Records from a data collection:
****************************************

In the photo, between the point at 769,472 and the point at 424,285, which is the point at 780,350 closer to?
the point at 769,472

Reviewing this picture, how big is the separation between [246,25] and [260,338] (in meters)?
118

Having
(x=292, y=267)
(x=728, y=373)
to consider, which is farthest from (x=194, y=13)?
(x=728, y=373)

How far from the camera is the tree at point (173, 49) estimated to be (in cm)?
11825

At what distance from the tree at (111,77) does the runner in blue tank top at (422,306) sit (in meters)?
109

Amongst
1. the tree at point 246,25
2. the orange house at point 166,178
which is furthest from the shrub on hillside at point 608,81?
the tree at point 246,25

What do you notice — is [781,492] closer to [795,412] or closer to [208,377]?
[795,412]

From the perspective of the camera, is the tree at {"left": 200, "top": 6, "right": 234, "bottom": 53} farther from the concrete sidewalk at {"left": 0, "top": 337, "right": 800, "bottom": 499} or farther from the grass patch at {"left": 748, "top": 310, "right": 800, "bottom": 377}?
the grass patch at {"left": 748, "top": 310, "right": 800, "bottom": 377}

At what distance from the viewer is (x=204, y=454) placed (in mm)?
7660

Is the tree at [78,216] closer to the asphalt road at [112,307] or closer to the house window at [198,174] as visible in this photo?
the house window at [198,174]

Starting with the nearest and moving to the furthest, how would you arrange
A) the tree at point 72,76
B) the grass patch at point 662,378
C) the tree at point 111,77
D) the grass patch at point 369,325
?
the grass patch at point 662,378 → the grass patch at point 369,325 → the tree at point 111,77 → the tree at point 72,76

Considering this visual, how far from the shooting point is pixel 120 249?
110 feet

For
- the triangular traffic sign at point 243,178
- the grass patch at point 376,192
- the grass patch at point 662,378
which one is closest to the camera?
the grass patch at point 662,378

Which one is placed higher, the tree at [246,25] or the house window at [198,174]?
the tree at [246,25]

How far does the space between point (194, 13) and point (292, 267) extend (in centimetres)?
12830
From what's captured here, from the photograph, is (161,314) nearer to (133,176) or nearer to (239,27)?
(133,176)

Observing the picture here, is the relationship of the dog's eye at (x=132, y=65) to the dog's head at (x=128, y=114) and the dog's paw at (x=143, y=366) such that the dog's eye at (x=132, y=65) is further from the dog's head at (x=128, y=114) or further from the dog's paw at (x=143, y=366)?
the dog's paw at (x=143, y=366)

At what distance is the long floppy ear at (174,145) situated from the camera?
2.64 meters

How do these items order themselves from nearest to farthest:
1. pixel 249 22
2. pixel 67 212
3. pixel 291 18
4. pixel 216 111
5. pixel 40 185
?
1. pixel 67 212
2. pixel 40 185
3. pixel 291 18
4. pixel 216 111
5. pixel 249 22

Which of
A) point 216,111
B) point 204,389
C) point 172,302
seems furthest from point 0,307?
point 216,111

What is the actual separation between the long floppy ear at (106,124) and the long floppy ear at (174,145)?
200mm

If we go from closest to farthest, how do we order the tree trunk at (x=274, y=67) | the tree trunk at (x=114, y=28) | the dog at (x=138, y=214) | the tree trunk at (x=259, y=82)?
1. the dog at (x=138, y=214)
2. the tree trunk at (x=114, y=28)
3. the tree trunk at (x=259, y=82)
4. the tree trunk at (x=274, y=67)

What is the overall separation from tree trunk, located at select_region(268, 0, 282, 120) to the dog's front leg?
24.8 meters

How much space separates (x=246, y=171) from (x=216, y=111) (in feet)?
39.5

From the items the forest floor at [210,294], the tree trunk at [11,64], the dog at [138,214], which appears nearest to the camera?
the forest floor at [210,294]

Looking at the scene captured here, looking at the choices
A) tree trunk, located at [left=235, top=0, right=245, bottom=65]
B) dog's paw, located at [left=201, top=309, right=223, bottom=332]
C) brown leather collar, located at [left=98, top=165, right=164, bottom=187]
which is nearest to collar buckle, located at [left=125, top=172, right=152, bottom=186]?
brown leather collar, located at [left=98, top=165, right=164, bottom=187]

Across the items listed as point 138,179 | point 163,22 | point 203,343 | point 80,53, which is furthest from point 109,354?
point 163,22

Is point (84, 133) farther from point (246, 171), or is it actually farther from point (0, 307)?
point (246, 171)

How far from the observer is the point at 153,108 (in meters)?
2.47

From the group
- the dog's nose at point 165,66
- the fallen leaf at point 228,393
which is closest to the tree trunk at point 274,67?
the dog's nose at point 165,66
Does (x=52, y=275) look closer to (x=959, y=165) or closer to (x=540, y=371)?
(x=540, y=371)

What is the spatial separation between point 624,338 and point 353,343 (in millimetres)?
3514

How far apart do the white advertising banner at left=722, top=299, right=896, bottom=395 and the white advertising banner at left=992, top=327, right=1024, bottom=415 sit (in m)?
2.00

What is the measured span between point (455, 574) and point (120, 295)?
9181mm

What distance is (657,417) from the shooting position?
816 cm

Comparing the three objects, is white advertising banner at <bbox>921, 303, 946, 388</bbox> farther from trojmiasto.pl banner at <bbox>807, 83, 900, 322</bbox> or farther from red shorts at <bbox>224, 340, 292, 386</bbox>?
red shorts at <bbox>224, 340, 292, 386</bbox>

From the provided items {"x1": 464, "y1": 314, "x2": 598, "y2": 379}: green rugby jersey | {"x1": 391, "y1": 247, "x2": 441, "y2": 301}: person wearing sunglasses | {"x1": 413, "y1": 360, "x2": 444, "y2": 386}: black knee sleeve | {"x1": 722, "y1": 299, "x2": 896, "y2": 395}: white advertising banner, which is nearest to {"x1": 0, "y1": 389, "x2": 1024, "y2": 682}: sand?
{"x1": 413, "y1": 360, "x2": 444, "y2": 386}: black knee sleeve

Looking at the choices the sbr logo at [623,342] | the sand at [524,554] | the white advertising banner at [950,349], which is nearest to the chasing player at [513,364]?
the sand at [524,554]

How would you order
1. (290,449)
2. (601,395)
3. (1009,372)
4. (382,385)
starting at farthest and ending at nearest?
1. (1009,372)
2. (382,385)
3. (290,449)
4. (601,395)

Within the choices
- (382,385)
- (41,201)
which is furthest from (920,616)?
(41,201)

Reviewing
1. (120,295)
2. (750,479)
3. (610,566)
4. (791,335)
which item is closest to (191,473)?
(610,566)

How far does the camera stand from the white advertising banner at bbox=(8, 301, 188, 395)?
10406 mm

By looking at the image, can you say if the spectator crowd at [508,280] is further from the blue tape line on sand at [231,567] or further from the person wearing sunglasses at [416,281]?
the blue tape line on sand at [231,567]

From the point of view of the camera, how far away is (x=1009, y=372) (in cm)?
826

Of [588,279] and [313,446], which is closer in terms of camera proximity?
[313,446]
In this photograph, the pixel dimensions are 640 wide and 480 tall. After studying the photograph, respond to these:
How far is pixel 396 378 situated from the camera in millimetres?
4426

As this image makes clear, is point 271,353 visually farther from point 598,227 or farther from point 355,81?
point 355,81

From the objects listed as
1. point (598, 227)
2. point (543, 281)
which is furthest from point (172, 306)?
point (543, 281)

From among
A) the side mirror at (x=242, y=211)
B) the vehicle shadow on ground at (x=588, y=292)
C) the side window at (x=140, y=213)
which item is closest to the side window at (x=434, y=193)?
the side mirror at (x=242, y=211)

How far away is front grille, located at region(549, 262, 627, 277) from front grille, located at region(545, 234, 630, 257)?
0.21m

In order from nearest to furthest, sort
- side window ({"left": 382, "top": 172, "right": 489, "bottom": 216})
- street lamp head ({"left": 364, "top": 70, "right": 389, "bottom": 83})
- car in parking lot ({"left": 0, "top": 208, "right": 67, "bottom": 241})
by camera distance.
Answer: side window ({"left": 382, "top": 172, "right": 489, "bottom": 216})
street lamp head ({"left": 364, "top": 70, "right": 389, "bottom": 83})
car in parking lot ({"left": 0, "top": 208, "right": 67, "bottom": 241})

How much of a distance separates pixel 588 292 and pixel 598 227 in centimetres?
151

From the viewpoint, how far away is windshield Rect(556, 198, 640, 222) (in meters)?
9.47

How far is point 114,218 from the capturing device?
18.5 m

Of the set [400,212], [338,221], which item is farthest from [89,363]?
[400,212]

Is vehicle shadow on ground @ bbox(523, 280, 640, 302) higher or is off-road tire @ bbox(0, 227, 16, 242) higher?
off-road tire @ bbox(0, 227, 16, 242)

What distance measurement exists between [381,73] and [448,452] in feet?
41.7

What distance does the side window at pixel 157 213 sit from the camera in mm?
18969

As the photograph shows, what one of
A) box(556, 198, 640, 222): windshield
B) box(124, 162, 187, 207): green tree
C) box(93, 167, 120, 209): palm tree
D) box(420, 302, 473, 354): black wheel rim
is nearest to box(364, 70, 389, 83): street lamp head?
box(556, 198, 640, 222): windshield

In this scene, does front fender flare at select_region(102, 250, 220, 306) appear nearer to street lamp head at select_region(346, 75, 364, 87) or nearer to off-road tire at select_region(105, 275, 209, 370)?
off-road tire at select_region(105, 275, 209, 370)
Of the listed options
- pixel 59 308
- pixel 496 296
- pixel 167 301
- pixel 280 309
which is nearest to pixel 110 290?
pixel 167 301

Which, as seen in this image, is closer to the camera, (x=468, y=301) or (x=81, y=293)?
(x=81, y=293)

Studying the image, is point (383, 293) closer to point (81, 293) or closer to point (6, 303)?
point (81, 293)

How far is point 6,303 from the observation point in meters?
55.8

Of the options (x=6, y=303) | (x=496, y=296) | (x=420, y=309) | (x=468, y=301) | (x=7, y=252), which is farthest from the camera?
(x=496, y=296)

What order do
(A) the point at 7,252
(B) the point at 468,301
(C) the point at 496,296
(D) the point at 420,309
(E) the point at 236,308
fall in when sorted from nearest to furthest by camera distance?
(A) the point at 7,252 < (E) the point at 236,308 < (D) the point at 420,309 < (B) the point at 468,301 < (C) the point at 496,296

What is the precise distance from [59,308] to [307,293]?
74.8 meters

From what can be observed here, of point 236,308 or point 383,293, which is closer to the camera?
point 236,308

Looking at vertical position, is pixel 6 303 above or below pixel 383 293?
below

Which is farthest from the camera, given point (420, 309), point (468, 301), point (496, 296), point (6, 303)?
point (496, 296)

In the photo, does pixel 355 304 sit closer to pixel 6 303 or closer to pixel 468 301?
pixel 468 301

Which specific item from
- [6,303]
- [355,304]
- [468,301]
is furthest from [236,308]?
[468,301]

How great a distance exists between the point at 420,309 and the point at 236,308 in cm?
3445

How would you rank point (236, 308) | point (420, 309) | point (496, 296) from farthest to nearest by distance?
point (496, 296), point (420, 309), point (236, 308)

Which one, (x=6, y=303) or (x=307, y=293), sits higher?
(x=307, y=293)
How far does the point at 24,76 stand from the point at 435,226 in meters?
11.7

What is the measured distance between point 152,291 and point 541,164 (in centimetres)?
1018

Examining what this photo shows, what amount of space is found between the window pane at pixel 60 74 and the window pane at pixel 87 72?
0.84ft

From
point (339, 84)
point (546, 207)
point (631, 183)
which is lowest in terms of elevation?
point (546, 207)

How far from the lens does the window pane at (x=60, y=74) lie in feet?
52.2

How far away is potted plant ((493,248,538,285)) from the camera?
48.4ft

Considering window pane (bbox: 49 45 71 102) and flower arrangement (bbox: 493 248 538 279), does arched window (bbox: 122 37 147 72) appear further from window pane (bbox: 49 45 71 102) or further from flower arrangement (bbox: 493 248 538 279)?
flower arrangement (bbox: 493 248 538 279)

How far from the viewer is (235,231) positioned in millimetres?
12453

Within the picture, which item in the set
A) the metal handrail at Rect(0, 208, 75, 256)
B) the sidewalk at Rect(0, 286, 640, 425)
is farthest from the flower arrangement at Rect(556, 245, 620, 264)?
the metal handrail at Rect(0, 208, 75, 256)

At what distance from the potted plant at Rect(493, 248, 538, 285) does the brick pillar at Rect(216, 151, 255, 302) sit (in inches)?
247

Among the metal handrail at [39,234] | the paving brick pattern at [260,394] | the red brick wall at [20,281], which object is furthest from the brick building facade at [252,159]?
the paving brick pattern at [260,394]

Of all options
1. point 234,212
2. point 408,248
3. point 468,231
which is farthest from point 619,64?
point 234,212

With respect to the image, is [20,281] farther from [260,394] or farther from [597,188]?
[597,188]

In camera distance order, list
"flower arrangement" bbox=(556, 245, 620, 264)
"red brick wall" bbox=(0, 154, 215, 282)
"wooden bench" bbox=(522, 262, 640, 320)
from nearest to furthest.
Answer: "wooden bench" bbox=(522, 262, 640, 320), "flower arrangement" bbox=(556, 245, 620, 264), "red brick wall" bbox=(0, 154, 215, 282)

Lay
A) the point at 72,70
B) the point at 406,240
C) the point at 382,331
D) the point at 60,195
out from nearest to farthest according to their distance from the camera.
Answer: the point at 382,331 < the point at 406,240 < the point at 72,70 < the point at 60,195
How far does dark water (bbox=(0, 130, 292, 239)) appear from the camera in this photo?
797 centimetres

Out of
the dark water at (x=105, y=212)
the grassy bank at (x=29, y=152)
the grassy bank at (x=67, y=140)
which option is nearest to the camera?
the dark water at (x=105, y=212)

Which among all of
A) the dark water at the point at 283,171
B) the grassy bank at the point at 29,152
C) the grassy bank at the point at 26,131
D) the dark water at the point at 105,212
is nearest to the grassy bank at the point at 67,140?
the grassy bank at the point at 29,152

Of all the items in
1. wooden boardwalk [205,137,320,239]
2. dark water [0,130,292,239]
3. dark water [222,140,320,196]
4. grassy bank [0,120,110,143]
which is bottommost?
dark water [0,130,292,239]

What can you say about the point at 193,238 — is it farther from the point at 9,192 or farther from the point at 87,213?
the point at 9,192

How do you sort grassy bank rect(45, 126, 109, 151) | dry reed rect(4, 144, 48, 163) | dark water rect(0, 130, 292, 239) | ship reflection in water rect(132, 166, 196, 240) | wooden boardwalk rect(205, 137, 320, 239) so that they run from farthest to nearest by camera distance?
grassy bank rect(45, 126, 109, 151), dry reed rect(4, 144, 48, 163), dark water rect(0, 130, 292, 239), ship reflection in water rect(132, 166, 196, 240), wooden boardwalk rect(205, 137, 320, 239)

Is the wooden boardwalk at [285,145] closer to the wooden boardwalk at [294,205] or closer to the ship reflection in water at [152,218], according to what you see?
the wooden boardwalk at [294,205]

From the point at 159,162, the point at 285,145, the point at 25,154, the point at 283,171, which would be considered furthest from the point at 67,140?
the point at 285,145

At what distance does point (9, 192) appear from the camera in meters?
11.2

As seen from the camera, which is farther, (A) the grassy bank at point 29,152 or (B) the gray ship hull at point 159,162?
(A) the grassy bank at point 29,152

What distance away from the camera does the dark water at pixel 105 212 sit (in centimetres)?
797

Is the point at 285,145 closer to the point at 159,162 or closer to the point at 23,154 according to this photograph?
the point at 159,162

****************************************

CHALLENGE >>
Repeat exactly, and only, the lines from the line with "Is the wooden" through the end of the listing above, both ends included.

RESULT FOR THIS TASK >>
Is the wooden boardwalk at [285,145] closer to the wooden boardwalk at [294,205] or closer to the ship reflection in water at [152,218], according to what you see?
the wooden boardwalk at [294,205]

From the point at 159,162, the point at 285,145, the point at 25,154, the point at 283,171, which would be considered furthest from the point at 67,140?
the point at 285,145

At what distance does point (9, 192) appear from the camera in meters?
11.2

As seen from the camera, which is farther, (A) the grassy bank at point 29,152 or (B) the gray ship hull at point 159,162?
(A) the grassy bank at point 29,152

What distance away from the camera does the dark water at pixel 105 212 sit (in centimetres)?
797

Is the point at 285,145 closer to the point at 159,162 or closer to the point at 23,154 according to this photograph?
the point at 159,162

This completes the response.